- What you need to do: What follows is a listing; give it again exactly, in its entirety.

◆ ◆ ◆ ◆

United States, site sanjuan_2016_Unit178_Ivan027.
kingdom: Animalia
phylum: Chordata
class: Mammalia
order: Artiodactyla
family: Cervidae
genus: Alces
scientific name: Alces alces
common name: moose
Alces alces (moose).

◆ ◆ ◆ ◆

- Result of this task:
United States, site sanjuan_2016_Unit178_Ivan027.
kingdom: Animalia
phylum: Chordata
class: Mammalia
order: Artiodactyla
family: Cervidae
genus: Alces
scientific name: Alces alces
common name: moose
Alces alces (moose).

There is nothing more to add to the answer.